How to complete this task: From the data underneath, reproduce exactly the stretch that begins at the line with "order: Artiodactyla" and ends after the line with "label granularity: sequence-level".

Records shown:
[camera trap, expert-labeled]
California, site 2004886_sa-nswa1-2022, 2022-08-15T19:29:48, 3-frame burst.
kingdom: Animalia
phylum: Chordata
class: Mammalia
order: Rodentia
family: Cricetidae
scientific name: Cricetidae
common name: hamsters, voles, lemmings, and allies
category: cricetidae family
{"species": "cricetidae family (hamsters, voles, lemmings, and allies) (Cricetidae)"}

* * *

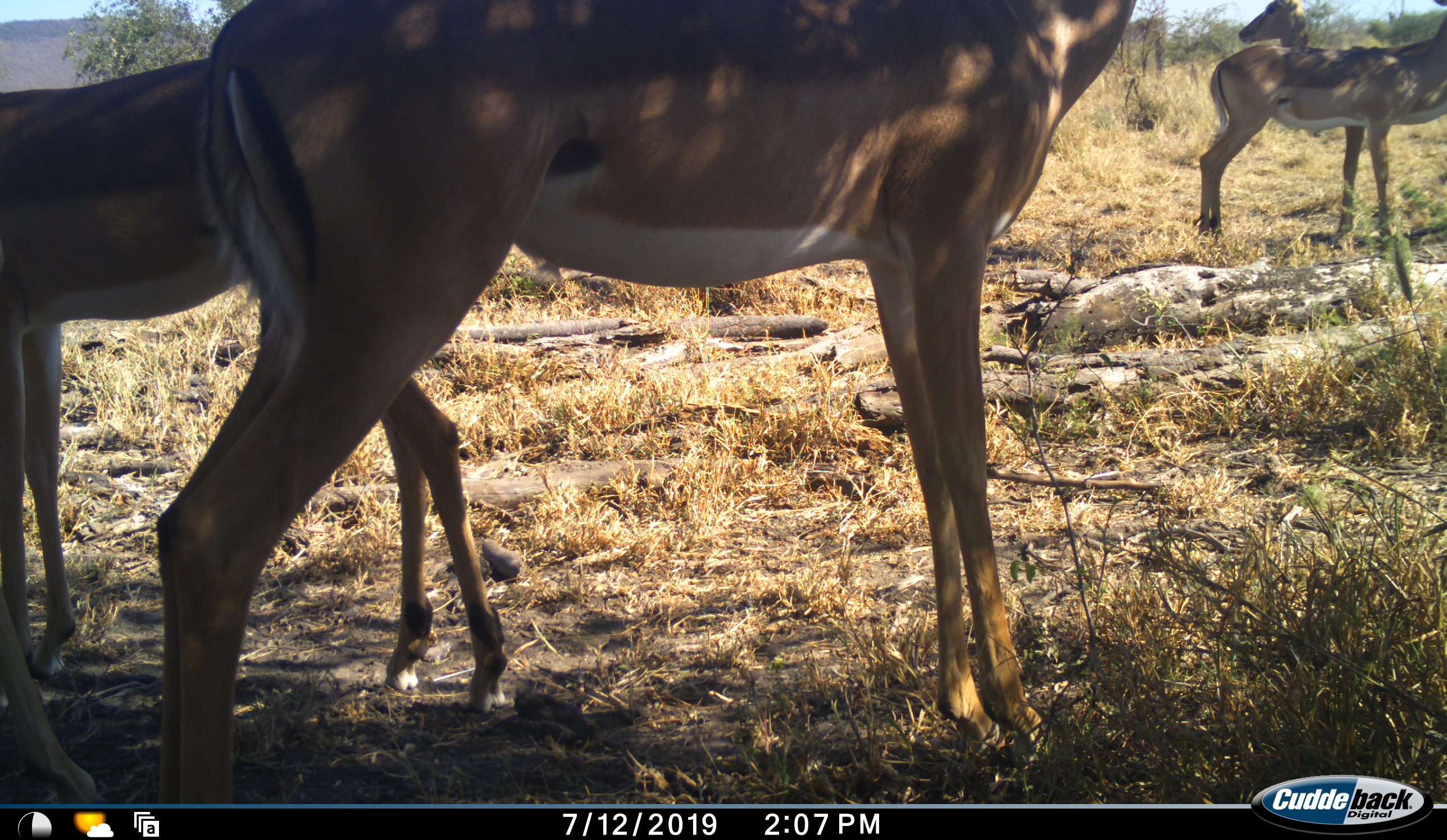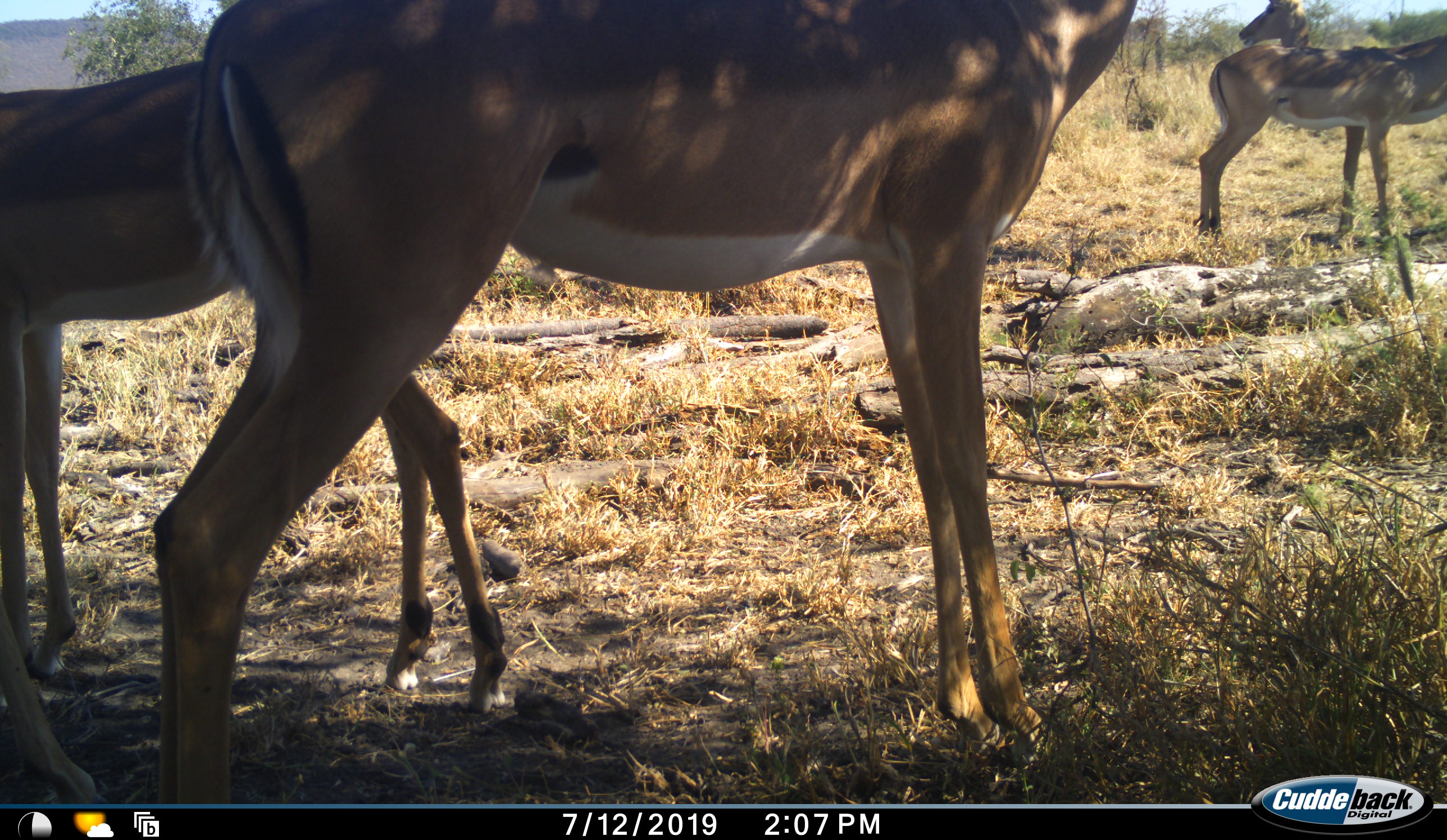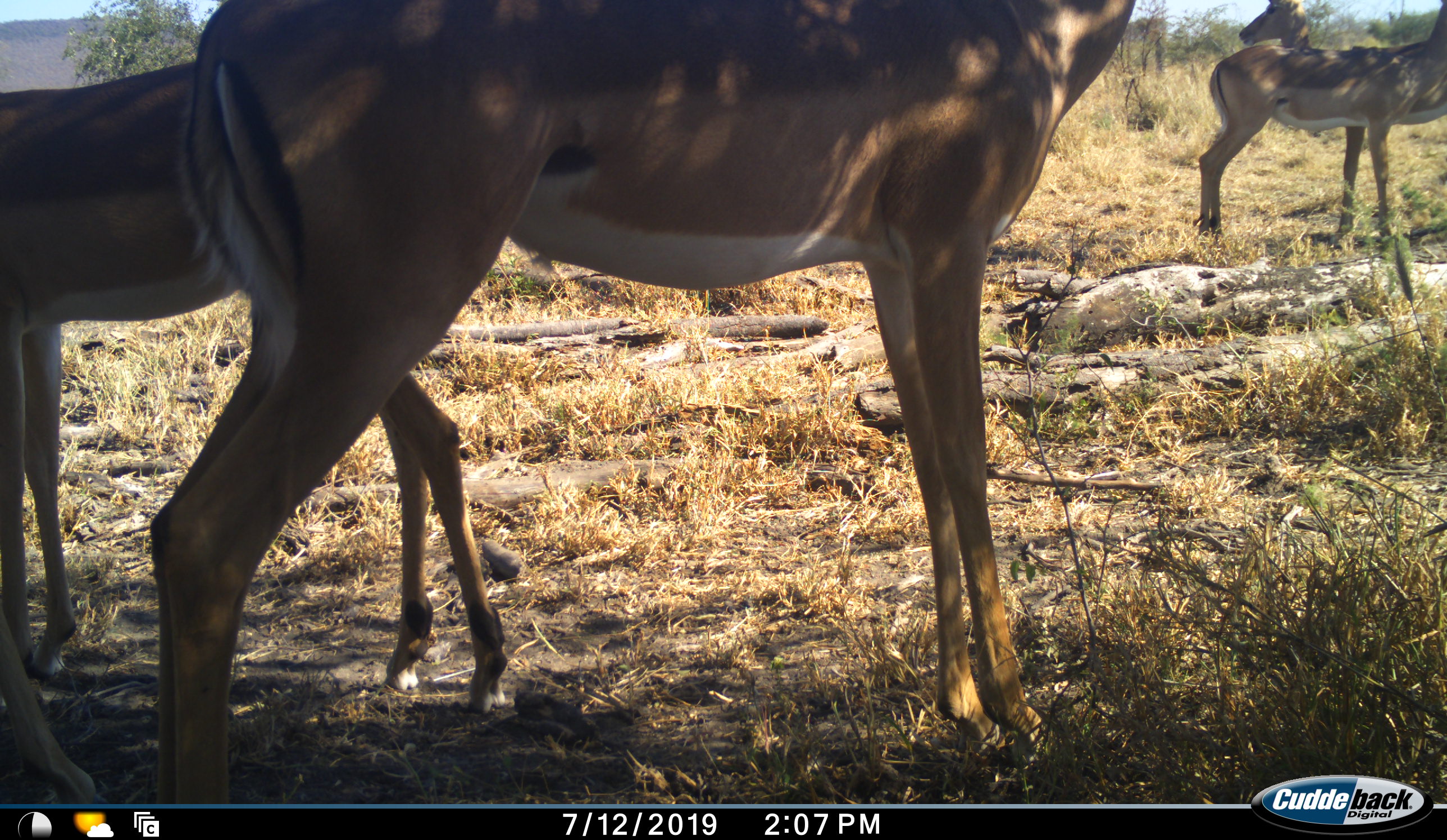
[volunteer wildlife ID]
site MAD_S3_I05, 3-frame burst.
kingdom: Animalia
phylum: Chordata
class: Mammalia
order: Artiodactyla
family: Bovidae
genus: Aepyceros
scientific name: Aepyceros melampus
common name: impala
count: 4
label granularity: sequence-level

Response to the exercise:
order: Artiodactyla
family: Bovidae
genus: Aepyceros
scientific name: Aepyceros melampus
common name: impala
count: 4
label granularity: sequence-level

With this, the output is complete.